** Extract **
An accomplished chef, she first started holding cooking classes on Facebook Live, setting up her cellphone on a ladder and welcoming friends to her kitchen. But after a couple of weeks of tuxedo cakes and homemade croissants, she realized that project wasn't sustainable.

'I thought, I'm going to come out of this twice my size if I don't stop doing this and do something else instead,' she said.

So the restless empty-nester turned her eye on her house. It started out as a little paint job in her son's room. Her eldest had moved out a year ago, and while she

had no grand plans for his room, she figured it would be a good place to put her treasured books stuck in storage so she could pull one out on a whim and reread it.

'And then it snowballed,' she said. 'There were holes in the walls and there were dents and broken switchplates.'

She bought paint and went to work turning a onetime teenage boy's lair into a book and guest room.

But then she kept going and going.

When the dust settled more than a month later, Estes had pulled off what amounted to a light home makeover.

Almost every room was refreshed. (The only room she left untouched was her youngest son's room. A Marine, he is scheduled to return home in a week and she figured that is still his room.) But every other space got some improvement, including the hallway, where she took down the family photos, re-matted and re-framed them and then rearranged them.

Estes spackled holes in walls, repainted every room, installed ceiling fans and light fixtures, added shelving, replaced a shower curtain with glass doors and bathroom sinks with better bowls. She painted cabinets, dyed curtains, painted lampshades and killed her front lawn and replaced it with raised beds for vegetables.

She did it all with materials on hand and relatively inexpensive purchases off Amazon.

And she did it all herself, with some help from her handyman husband.

She didn't set out to do the entire house, but one project seemed to lead to another.

Estes's remodel is a lesson in how anyone can freshen up their home and tackle nettlesome projects that may have been on a to-do list for years. None of it requires advanced training. It all can be done using basic skills and a small budget.

** Extracted data entries **
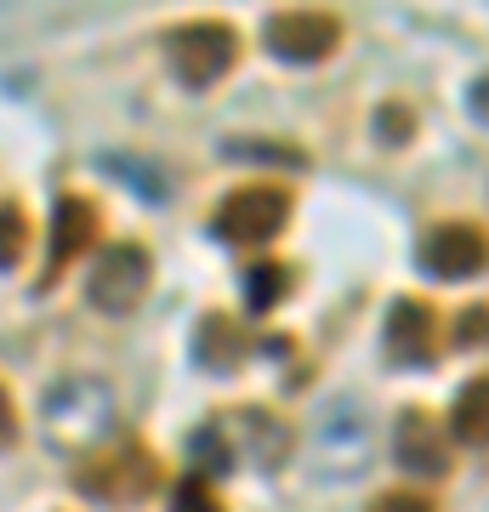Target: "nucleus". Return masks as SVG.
Instances as JSON below:
<instances>
[{
	"instance_id": "f257e3e1",
	"label": "nucleus",
	"mask_w": 489,
	"mask_h": 512,
	"mask_svg": "<svg viewBox=\"0 0 489 512\" xmlns=\"http://www.w3.org/2000/svg\"><path fill=\"white\" fill-rule=\"evenodd\" d=\"M114 416H120V404H114L109 382H97V376H63L46 393V404H40V421H46L52 444L74 450V456H91L97 444L109 439Z\"/></svg>"
},
{
	"instance_id": "f03ea898",
	"label": "nucleus",
	"mask_w": 489,
	"mask_h": 512,
	"mask_svg": "<svg viewBox=\"0 0 489 512\" xmlns=\"http://www.w3.org/2000/svg\"><path fill=\"white\" fill-rule=\"evenodd\" d=\"M234 57H239V35L217 18L177 23V29L165 35V63H171V74H177L182 86H194V92L217 86L222 74L234 69Z\"/></svg>"
},
{
	"instance_id": "7ed1b4c3",
	"label": "nucleus",
	"mask_w": 489,
	"mask_h": 512,
	"mask_svg": "<svg viewBox=\"0 0 489 512\" xmlns=\"http://www.w3.org/2000/svg\"><path fill=\"white\" fill-rule=\"evenodd\" d=\"M80 490L114 507H131L143 495L160 490V461L148 456L143 444H109V450H91L80 461Z\"/></svg>"
},
{
	"instance_id": "20e7f679",
	"label": "nucleus",
	"mask_w": 489,
	"mask_h": 512,
	"mask_svg": "<svg viewBox=\"0 0 489 512\" xmlns=\"http://www.w3.org/2000/svg\"><path fill=\"white\" fill-rule=\"evenodd\" d=\"M285 222H290V194L285 188L279 183H245L217 205L211 228H217L228 245H268V239L285 234Z\"/></svg>"
},
{
	"instance_id": "39448f33",
	"label": "nucleus",
	"mask_w": 489,
	"mask_h": 512,
	"mask_svg": "<svg viewBox=\"0 0 489 512\" xmlns=\"http://www.w3.org/2000/svg\"><path fill=\"white\" fill-rule=\"evenodd\" d=\"M148 279H154V256H148L143 245L120 239V245H109V251L91 262L86 302L91 308H103V313H131L148 296Z\"/></svg>"
},
{
	"instance_id": "423d86ee",
	"label": "nucleus",
	"mask_w": 489,
	"mask_h": 512,
	"mask_svg": "<svg viewBox=\"0 0 489 512\" xmlns=\"http://www.w3.org/2000/svg\"><path fill=\"white\" fill-rule=\"evenodd\" d=\"M342 46V18L319 6H290L268 18V52L279 63H325Z\"/></svg>"
},
{
	"instance_id": "0eeeda50",
	"label": "nucleus",
	"mask_w": 489,
	"mask_h": 512,
	"mask_svg": "<svg viewBox=\"0 0 489 512\" xmlns=\"http://www.w3.org/2000/svg\"><path fill=\"white\" fill-rule=\"evenodd\" d=\"M421 268L433 279H472L489 268V234L478 222H438L421 239Z\"/></svg>"
},
{
	"instance_id": "6e6552de",
	"label": "nucleus",
	"mask_w": 489,
	"mask_h": 512,
	"mask_svg": "<svg viewBox=\"0 0 489 512\" xmlns=\"http://www.w3.org/2000/svg\"><path fill=\"white\" fill-rule=\"evenodd\" d=\"M387 353L399 365H433L438 353V313L421 296H399L387 308Z\"/></svg>"
},
{
	"instance_id": "1a4fd4ad",
	"label": "nucleus",
	"mask_w": 489,
	"mask_h": 512,
	"mask_svg": "<svg viewBox=\"0 0 489 512\" xmlns=\"http://www.w3.org/2000/svg\"><path fill=\"white\" fill-rule=\"evenodd\" d=\"M393 456L399 467H410L416 478H444L450 473V444L438 433V421L427 410H404L399 427H393Z\"/></svg>"
},
{
	"instance_id": "9d476101",
	"label": "nucleus",
	"mask_w": 489,
	"mask_h": 512,
	"mask_svg": "<svg viewBox=\"0 0 489 512\" xmlns=\"http://www.w3.org/2000/svg\"><path fill=\"white\" fill-rule=\"evenodd\" d=\"M91 234H97V205L91 200H57V234H52V274L69 262V256H80L91 245Z\"/></svg>"
},
{
	"instance_id": "9b49d317",
	"label": "nucleus",
	"mask_w": 489,
	"mask_h": 512,
	"mask_svg": "<svg viewBox=\"0 0 489 512\" xmlns=\"http://www.w3.org/2000/svg\"><path fill=\"white\" fill-rule=\"evenodd\" d=\"M450 427L455 439L472 444V450H489V376H472L450 404Z\"/></svg>"
},
{
	"instance_id": "f8f14e48",
	"label": "nucleus",
	"mask_w": 489,
	"mask_h": 512,
	"mask_svg": "<svg viewBox=\"0 0 489 512\" xmlns=\"http://www.w3.org/2000/svg\"><path fill=\"white\" fill-rule=\"evenodd\" d=\"M200 353L211 359L217 370H228L239 359V336H234V319H205V336H200Z\"/></svg>"
},
{
	"instance_id": "ddd939ff",
	"label": "nucleus",
	"mask_w": 489,
	"mask_h": 512,
	"mask_svg": "<svg viewBox=\"0 0 489 512\" xmlns=\"http://www.w3.org/2000/svg\"><path fill=\"white\" fill-rule=\"evenodd\" d=\"M23 251H29V222L18 205H0V268H18Z\"/></svg>"
},
{
	"instance_id": "4468645a",
	"label": "nucleus",
	"mask_w": 489,
	"mask_h": 512,
	"mask_svg": "<svg viewBox=\"0 0 489 512\" xmlns=\"http://www.w3.org/2000/svg\"><path fill=\"white\" fill-rule=\"evenodd\" d=\"M285 291H290V268H262V274H251V308H273Z\"/></svg>"
},
{
	"instance_id": "2eb2a0df",
	"label": "nucleus",
	"mask_w": 489,
	"mask_h": 512,
	"mask_svg": "<svg viewBox=\"0 0 489 512\" xmlns=\"http://www.w3.org/2000/svg\"><path fill=\"white\" fill-rule=\"evenodd\" d=\"M171 512H222V507H217V495L205 490L200 478H182V484H177V501H171Z\"/></svg>"
},
{
	"instance_id": "dca6fc26",
	"label": "nucleus",
	"mask_w": 489,
	"mask_h": 512,
	"mask_svg": "<svg viewBox=\"0 0 489 512\" xmlns=\"http://www.w3.org/2000/svg\"><path fill=\"white\" fill-rule=\"evenodd\" d=\"M364 512H438L427 495H416V490H387V495H376Z\"/></svg>"
},
{
	"instance_id": "f3484780",
	"label": "nucleus",
	"mask_w": 489,
	"mask_h": 512,
	"mask_svg": "<svg viewBox=\"0 0 489 512\" xmlns=\"http://www.w3.org/2000/svg\"><path fill=\"white\" fill-rule=\"evenodd\" d=\"M455 342H461V348H478V342H489V308H467V313H461Z\"/></svg>"
},
{
	"instance_id": "a211bd4d",
	"label": "nucleus",
	"mask_w": 489,
	"mask_h": 512,
	"mask_svg": "<svg viewBox=\"0 0 489 512\" xmlns=\"http://www.w3.org/2000/svg\"><path fill=\"white\" fill-rule=\"evenodd\" d=\"M12 439H18V404H12L6 387H0V450H6Z\"/></svg>"
},
{
	"instance_id": "6ab92c4d",
	"label": "nucleus",
	"mask_w": 489,
	"mask_h": 512,
	"mask_svg": "<svg viewBox=\"0 0 489 512\" xmlns=\"http://www.w3.org/2000/svg\"><path fill=\"white\" fill-rule=\"evenodd\" d=\"M472 114L489 126V80H478V86H472Z\"/></svg>"
}]
</instances>
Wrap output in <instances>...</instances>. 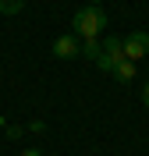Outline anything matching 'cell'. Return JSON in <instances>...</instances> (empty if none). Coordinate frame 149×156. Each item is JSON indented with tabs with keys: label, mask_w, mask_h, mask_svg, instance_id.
I'll return each instance as SVG.
<instances>
[{
	"label": "cell",
	"mask_w": 149,
	"mask_h": 156,
	"mask_svg": "<svg viewBox=\"0 0 149 156\" xmlns=\"http://www.w3.org/2000/svg\"><path fill=\"white\" fill-rule=\"evenodd\" d=\"M78 53H82V43L71 36V32H68V36H57V39H53V57H60V60H75Z\"/></svg>",
	"instance_id": "cell-3"
},
{
	"label": "cell",
	"mask_w": 149,
	"mask_h": 156,
	"mask_svg": "<svg viewBox=\"0 0 149 156\" xmlns=\"http://www.w3.org/2000/svg\"><path fill=\"white\" fill-rule=\"evenodd\" d=\"M21 156H43V149H25Z\"/></svg>",
	"instance_id": "cell-8"
},
{
	"label": "cell",
	"mask_w": 149,
	"mask_h": 156,
	"mask_svg": "<svg viewBox=\"0 0 149 156\" xmlns=\"http://www.w3.org/2000/svg\"><path fill=\"white\" fill-rule=\"evenodd\" d=\"M142 103H146V107H149V82H146V85H142Z\"/></svg>",
	"instance_id": "cell-7"
},
{
	"label": "cell",
	"mask_w": 149,
	"mask_h": 156,
	"mask_svg": "<svg viewBox=\"0 0 149 156\" xmlns=\"http://www.w3.org/2000/svg\"><path fill=\"white\" fill-rule=\"evenodd\" d=\"M135 75H139L135 60H121L117 68H114V78H117V82H135Z\"/></svg>",
	"instance_id": "cell-4"
},
{
	"label": "cell",
	"mask_w": 149,
	"mask_h": 156,
	"mask_svg": "<svg viewBox=\"0 0 149 156\" xmlns=\"http://www.w3.org/2000/svg\"><path fill=\"white\" fill-rule=\"evenodd\" d=\"M25 7V0H0V14H18Z\"/></svg>",
	"instance_id": "cell-5"
},
{
	"label": "cell",
	"mask_w": 149,
	"mask_h": 156,
	"mask_svg": "<svg viewBox=\"0 0 149 156\" xmlns=\"http://www.w3.org/2000/svg\"><path fill=\"white\" fill-rule=\"evenodd\" d=\"M107 29V11L99 4H85L82 11H75V32L82 39H99Z\"/></svg>",
	"instance_id": "cell-1"
},
{
	"label": "cell",
	"mask_w": 149,
	"mask_h": 156,
	"mask_svg": "<svg viewBox=\"0 0 149 156\" xmlns=\"http://www.w3.org/2000/svg\"><path fill=\"white\" fill-rule=\"evenodd\" d=\"M85 4H99V0H85Z\"/></svg>",
	"instance_id": "cell-9"
},
{
	"label": "cell",
	"mask_w": 149,
	"mask_h": 156,
	"mask_svg": "<svg viewBox=\"0 0 149 156\" xmlns=\"http://www.w3.org/2000/svg\"><path fill=\"white\" fill-rule=\"evenodd\" d=\"M82 53H85V57H92V60H96L99 53H103V50H99V39H85V43H82Z\"/></svg>",
	"instance_id": "cell-6"
},
{
	"label": "cell",
	"mask_w": 149,
	"mask_h": 156,
	"mask_svg": "<svg viewBox=\"0 0 149 156\" xmlns=\"http://www.w3.org/2000/svg\"><path fill=\"white\" fill-rule=\"evenodd\" d=\"M121 39H124V60L139 64L149 53V32H131V36H121Z\"/></svg>",
	"instance_id": "cell-2"
}]
</instances>
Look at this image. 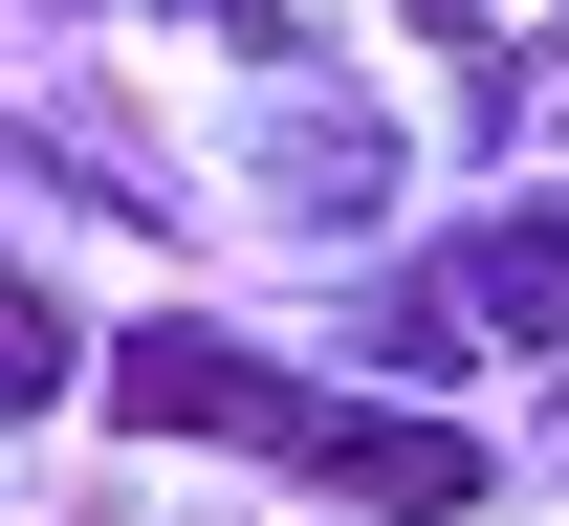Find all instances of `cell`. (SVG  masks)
<instances>
[{
    "mask_svg": "<svg viewBox=\"0 0 569 526\" xmlns=\"http://www.w3.org/2000/svg\"><path fill=\"white\" fill-rule=\"evenodd\" d=\"M395 351H417V374H460V351H569V198L460 220L417 286H395Z\"/></svg>",
    "mask_w": 569,
    "mask_h": 526,
    "instance_id": "cell-1",
    "label": "cell"
},
{
    "mask_svg": "<svg viewBox=\"0 0 569 526\" xmlns=\"http://www.w3.org/2000/svg\"><path fill=\"white\" fill-rule=\"evenodd\" d=\"M284 483H329V505H372V526H460V505H482V439H460V417L307 395V417H284Z\"/></svg>",
    "mask_w": 569,
    "mask_h": 526,
    "instance_id": "cell-2",
    "label": "cell"
},
{
    "mask_svg": "<svg viewBox=\"0 0 569 526\" xmlns=\"http://www.w3.org/2000/svg\"><path fill=\"white\" fill-rule=\"evenodd\" d=\"M110 417H132V439H263V460H284L307 374H263V351H219V329H132V351H110Z\"/></svg>",
    "mask_w": 569,
    "mask_h": 526,
    "instance_id": "cell-3",
    "label": "cell"
},
{
    "mask_svg": "<svg viewBox=\"0 0 569 526\" xmlns=\"http://www.w3.org/2000/svg\"><path fill=\"white\" fill-rule=\"evenodd\" d=\"M88 374V351H67V329H44V307H22V286H0V417H44V395H67Z\"/></svg>",
    "mask_w": 569,
    "mask_h": 526,
    "instance_id": "cell-4",
    "label": "cell"
},
{
    "mask_svg": "<svg viewBox=\"0 0 569 526\" xmlns=\"http://www.w3.org/2000/svg\"><path fill=\"white\" fill-rule=\"evenodd\" d=\"M417 22H460V44H482V22H503V0H417Z\"/></svg>",
    "mask_w": 569,
    "mask_h": 526,
    "instance_id": "cell-5",
    "label": "cell"
},
{
    "mask_svg": "<svg viewBox=\"0 0 569 526\" xmlns=\"http://www.w3.org/2000/svg\"><path fill=\"white\" fill-rule=\"evenodd\" d=\"M198 22H241V44H263V22H284V0H198Z\"/></svg>",
    "mask_w": 569,
    "mask_h": 526,
    "instance_id": "cell-6",
    "label": "cell"
}]
</instances>
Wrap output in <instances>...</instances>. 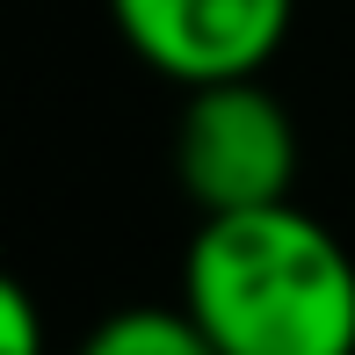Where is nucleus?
Wrapping results in <instances>:
<instances>
[{"mask_svg": "<svg viewBox=\"0 0 355 355\" xmlns=\"http://www.w3.org/2000/svg\"><path fill=\"white\" fill-rule=\"evenodd\" d=\"M182 304L218 355H355V261L297 203L203 218Z\"/></svg>", "mask_w": 355, "mask_h": 355, "instance_id": "1", "label": "nucleus"}, {"mask_svg": "<svg viewBox=\"0 0 355 355\" xmlns=\"http://www.w3.org/2000/svg\"><path fill=\"white\" fill-rule=\"evenodd\" d=\"M174 174H182V189L203 203V218L268 211V203H290L297 131H290L283 102L261 80L189 87L182 123H174Z\"/></svg>", "mask_w": 355, "mask_h": 355, "instance_id": "2", "label": "nucleus"}, {"mask_svg": "<svg viewBox=\"0 0 355 355\" xmlns=\"http://www.w3.org/2000/svg\"><path fill=\"white\" fill-rule=\"evenodd\" d=\"M297 0H109L123 44L182 87L261 80Z\"/></svg>", "mask_w": 355, "mask_h": 355, "instance_id": "3", "label": "nucleus"}, {"mask_svg": "<svg viewBox=\"0 0 355 355\" xmlns=\"http://www.w3.org/2000/svg\"><path fill=\"white\" fill-rule=\"evenodd\" d=\"M80 355H218V341L196 327V312H167V304H131V312L102 319Z\"/></svg>", "mask_w": 355, "mask_h": 355, "instance_id": "4", "label": "nucleus"}, {"mask_svg": "<svg viewBox=\"0 0 355 355\" xmlns=\"http://www.w3.org/2000/svg\"><path fill=\"white\" fill-rule=\"evenodd\" d=\"M0 355H44V319H37V297L0 268Z\"/></svg>", "mask_w": 355, "mask_h": 355, "instance_id": "5", "label": "nucleus"}]
</instances>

** Exercise prompt **
Can you extract, word for word, the stretch of the home makeover text from "Almost every room" through "beds for vegetables."?

** Answer to the problem **
Almost every room was refreshed. (The only room she left untouched was her youngest son's room. A Marine, he is scheduled to return home in a week and she figured that is still his room.) But every other space got some improvement, including the hallway, where she took down the family photos, re-matted and re-framed them and then rearranged them.

Estes spackled holes in walls, repainted every room, installed ceiling fans and light fixtures, added shelving, replaced a shower curtain with glass doors and bathroom sinks with better bowls. She painted cabinets, dyed curtains, painted lampshades and killed her front lawn and replaced it with raised beds for vegetables.